Subsequent supply shortages delayed the grand reopening of the club.

When it did open, it was bittersweet for Buss.

“Sadly, my dad became ill and passed away in 2013,” he said of former Lakers owner Jerry Buss. “When he passed away, a lot of us were lost. That’s what happens when parents leave us. Truthfully, I teared up last night. I’m almost tearing up right now because he would be so proud.

“But it’s a great story. I met a lot of wonderful, great people along the way. It’s nice to hear comedians who used to play The Ice House in the ’80s or ’90s say, ‘Oh my God. You cannot believe how happy we are that somebody like you is taking over The Ice House and doing the right thing with it.’”

The Ice House, when it was founded in September 1960, was primarily a concert hall for folk singers. As it evolved into a comedy club, The Ice House hosted the likes of Bob Newhart, George Carlin, Robin Williams, David Letterman, Jim Carrey, Jay Leno, Dennis Miller, Howie Mandel, Jerry Seinfeld, Billy Crystal, Steve Martin, Ellen DeGeneres and Rosie O’Donnell.

“Margaret Cho last night was phenomenal,” Buss said of opening night. “This is also where you’re going to find all the new young comics. We’re going to give them a place to play, get them comfortable and watch them become stars. They will then come back and sell out the place. It’s almost a comedy mill. We’re grinding out new comics all the time.”

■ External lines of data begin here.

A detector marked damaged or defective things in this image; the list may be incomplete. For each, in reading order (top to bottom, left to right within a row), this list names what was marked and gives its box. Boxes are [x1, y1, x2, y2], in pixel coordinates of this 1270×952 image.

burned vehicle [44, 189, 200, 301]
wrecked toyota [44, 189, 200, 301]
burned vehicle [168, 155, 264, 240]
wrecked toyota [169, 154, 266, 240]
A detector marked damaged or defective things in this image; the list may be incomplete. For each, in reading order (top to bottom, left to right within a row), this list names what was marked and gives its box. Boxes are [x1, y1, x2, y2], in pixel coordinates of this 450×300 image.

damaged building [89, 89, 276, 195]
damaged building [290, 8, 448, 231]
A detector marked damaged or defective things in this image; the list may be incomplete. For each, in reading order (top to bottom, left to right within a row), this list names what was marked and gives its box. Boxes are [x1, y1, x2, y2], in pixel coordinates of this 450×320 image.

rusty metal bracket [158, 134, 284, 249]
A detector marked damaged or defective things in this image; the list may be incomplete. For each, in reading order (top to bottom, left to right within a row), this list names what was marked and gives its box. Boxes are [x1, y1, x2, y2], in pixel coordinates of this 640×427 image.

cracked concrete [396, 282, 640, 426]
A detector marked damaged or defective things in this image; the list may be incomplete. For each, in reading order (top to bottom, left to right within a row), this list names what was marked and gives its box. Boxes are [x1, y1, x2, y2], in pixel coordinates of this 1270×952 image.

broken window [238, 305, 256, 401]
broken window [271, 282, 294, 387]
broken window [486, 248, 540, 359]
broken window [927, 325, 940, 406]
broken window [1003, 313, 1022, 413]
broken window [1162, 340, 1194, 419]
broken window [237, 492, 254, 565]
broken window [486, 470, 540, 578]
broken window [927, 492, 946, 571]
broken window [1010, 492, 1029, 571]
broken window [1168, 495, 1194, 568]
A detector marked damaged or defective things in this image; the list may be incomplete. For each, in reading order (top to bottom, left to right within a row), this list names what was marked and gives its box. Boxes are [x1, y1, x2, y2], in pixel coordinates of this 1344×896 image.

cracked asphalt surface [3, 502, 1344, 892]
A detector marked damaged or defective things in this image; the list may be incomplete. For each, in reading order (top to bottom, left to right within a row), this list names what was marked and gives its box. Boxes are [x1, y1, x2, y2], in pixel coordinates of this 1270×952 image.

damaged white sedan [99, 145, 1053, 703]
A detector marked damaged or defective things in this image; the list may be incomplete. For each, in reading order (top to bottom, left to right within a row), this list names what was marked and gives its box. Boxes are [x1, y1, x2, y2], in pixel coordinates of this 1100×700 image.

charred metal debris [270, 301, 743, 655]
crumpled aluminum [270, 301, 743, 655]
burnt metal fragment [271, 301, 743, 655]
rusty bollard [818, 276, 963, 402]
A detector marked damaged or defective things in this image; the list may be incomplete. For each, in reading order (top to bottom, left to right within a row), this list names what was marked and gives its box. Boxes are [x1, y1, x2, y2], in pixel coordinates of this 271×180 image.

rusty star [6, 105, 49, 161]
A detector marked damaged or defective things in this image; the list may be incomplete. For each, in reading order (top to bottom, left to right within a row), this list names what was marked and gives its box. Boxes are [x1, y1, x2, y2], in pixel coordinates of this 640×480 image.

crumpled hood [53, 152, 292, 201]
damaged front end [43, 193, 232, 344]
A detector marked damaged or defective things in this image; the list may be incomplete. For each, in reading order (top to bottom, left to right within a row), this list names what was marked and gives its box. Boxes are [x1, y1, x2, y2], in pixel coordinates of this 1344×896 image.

Buss said he sees musicians returning to the club weekly by late spring.

Not one to fully retire, Buss, 66, said he’s looking forward to the challenge of running The Ice House. He said it’s not much different than his experiences with the Lakers.

“I could not stop working, that’s for sure,” he said with a laugh. “What’s really cool is a lot of the experience and education I got through sports management easily moves over to comedy management. The Ice House is a small venue, but it’s no different than running the Forum in Inglewood or managing players or coaches.”

He hopes that The Ice House becomes an important stop for comedians.

“If you’re going to be a magician, it’s a rite of passage to play at one of the oldest magic clubs in America,” he explained about Los Angeles’ The Magic Castle.

“If you’re wanting to be a comedian, your rite of passage is through The Ice House in Pasadena. That’s the way I’m going to create it, and hopefully it becomes that.”